A former officer of the Russian Federal Security Service (FSB), Grigory Tsaregorodtsev, has been sentenced to nine years in a maximum-security penal colony for taking a bribe from a hacker group.

According to local media, Tsaregorodtsev facilitated the release of members of the Infraud cybercrime group and the dismissal of their criminal case in exchange for a bribe of 160 million rubles (~$1.7 million). The court imposed a fine double the amount of the bribe, and the Russian state will confiscate Tsaregorodtsev's property, including gold bars, real estate, and luxury vehicles.

Tsaregorodtsev, however, claims he committed mere fraud and intends to appeal the verdict. Tsaregorodtsev said it was part of a scheme to deceive entrepreneurs Alexander Kovalev and Vladislav Gilev, who were previously implicated in unlawful financial transactions.
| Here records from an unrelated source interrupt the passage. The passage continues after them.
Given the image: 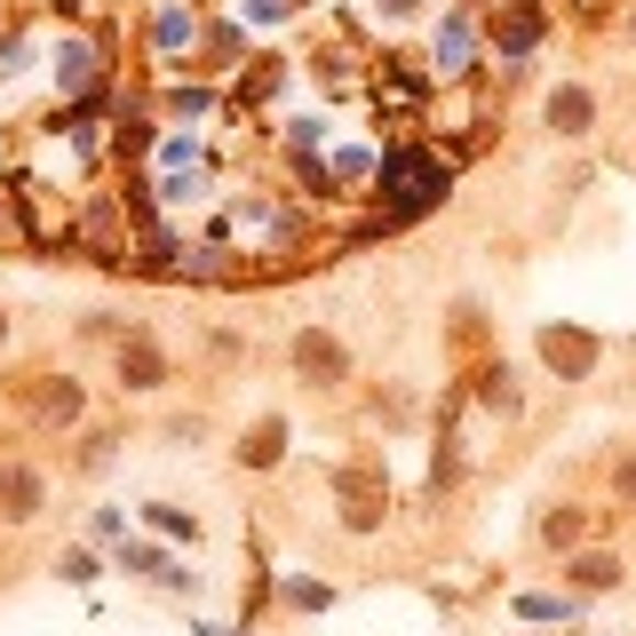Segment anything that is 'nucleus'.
Here are the masks:
<instances>
[{"label": "nucleus", "instance_id": "20e7f679", "mask_svg": "<svg viewBox=\"0 0 636 636\" xmlns=\"http://www.w3.org/2000/svg\"><path fill=\"white\" fill-rule=\"evenodd\" d=\"M549 120H557V127H581V120H589V96H581V88H565L557 104H549Z\"/></svg>", "mask_w": 636, "mask_h": 636}, {"label": "nucleus", "instance_id": "f257e3e1", "mask_svg": "<svg viewBox=\"0 0 636 636\" xmlns=\"http://www.w3.org/2000/svg\"><path fill=\"white\" fill-rule=\"evenodd\" d=\"M294 366H303V375H319V382H334V375H343V350H334L326 334H303V343H294Z\"/></svg>", "mask_w": 636, "mask_h": 636}, {"label": "nucleus", "instance_id": "6e6552de", "mask_svg": "<svg viewBox=\"0 0 636 636\" xmlns=\"http://www.w3.org/2000/svg\"><path fill=\"white\" fill-rule=\"evenodd\" d=\"M549 358H557V366H581V358H589V343H565V334H549Z\"/></svg>", "mask_w": 636, "mask_h": 636}, {"label": "nucleus", "instance_id": "423d86ee", "mask_svg": "<svg viewBox=\"0 0 636 636\" xmlns=\"http://www.w3.org/2000/svg\"><path fill=\"white\" fill-rule=\"evenodd\" d=\"M127 375H136V390H152V382H159V358L136 343V350H127Z\"/></svg>", "mask_w": 636, "mask_h": 636}, {"label": "nucleus", "instance_id": "0eeeda50", "mask_svg": "<svg viewBox=\"0 0 636 636\" xmlns=\"http://www.w3.org/2000/svg\"><path fill=\"white\" fill-rule=\"evenodd\" d=\"M533 32H542V24H533L525 9H517V16H501V41H510V48H525V41H533Z\"/></svg>", "mask_w": 636, "mask_h": 636}, {"label": "nucleus", "instance_id": "39448f33", "mask_svg": "<svg viewBox=\"0 0 636 636\" xmlns=\"http://www.w3.org/2000/svg\"><path fill=\"white\" fill-rule=\"evenodd\" d=\"M41 414L48 422H72L80 414V390H41Z\"/></svg>", "mask_w": 636, "mask_h": 636}, {"label": "nucleus", "instance_id": "7ed1b4c3", "mask_svg": "<svg viewBox=\"0 0 636 636\" xmlns=\"http://www.w3.org/2000/svg\"><path fill=\"white\" fill-rule=\"evenodd\" d=\"M573 573H581V589H613V581H621V565H613V557H581Z\"/></svg>", "mask_w": 636, "mask_h": 636}, {"label": "nucleus", "instance_id": "f03ea898", "mask_svg": "<svg viewBox=\"0 0 636 636\" xmlns=\"http://www.w3.org/2000/svg\"><path fill=\"white\" fill-rule=\"evenodd\" d=\"M0 493H9V517L41 510V478H32V470H9V478H0Z\"/></svg>", "mask_w": 636, "mask_h": 636}]
</instances>
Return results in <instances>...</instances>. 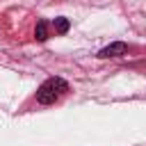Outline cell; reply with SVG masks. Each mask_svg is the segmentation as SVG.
<instances>
[{"label": "cell", "instance_id": "obj_3", "mask_svg": "<svg viewBox=\"0 0 146 146\" xmlns=\"http://www.w3.org/2000/svg\"><path fill=\"white\" fill-rule=\"evenodd\" d=\"M52 27H55V32H57V34H66V32H68V27H71V23H68V18L59 16V18H55V21H52Z\"/></svg>", "mask_w": 146, "mask_h": 146}, {"label": "cell", "instance_id": "obj_4", "mask_svg": "<svg viewBox=\"0 0 146 146\" xmlns=\"http://www.w3.org/2000/svg\"><path fill=\"white\" fill-rule=\"evenodd\" d=\"M34 36H36V41H46V39H48V23H46V21H39V23H36Z\"/></svg>", "mask_w": 146, "mask_h": 146}, {"label": "cell", "instance_id": "obj_2", "mask_svg": "<svg viewBox=\"0 0 146 146\" xmlns=\"http://www.w3.org/2000/svg\"><path fill=\"white\" fill-rule=\"evenodd\" d=\"M128 50H130V46H128V43H123V41H114V43H110V46L100 48V50H98V57H100V59L123 57V55H128Z\"/></svg>", "mask_w": 146, "mask_h": 146}, {"label": "cell", "instance_id": "obj_1", "mask_svg": "<svg viewBox=\"0 0 146 146\" xmlns=\"http://www.w3.org/2000/svg\"><path fill=\"white\" fill-rule=\"evenodd\" d=\"M66 91H68V82H66L64 78L52 75V78H48V80H43V82L39 84L34 98H36V103H41V105H52V103H55L59 96H64Z\"/></svg>", "mask_w": 146, "mask_h": 146}]
</instances>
Kovalev and Gilev, along with their associates, were apprehended in 2022 for their involvement in the illicit circulation of payment funds. Investigations revealed that they, along with five other suspects allegedly affiliated with a hacking syndicate, were selling US residents' bank card data, enabling unauthorized purchases without the owners' knowledge. Tsaregorodtsev was arrested in April 2022 following the testimony given by Kovalev and Gilev, and other witnesses, supported by evidence seized from computers and smartphones.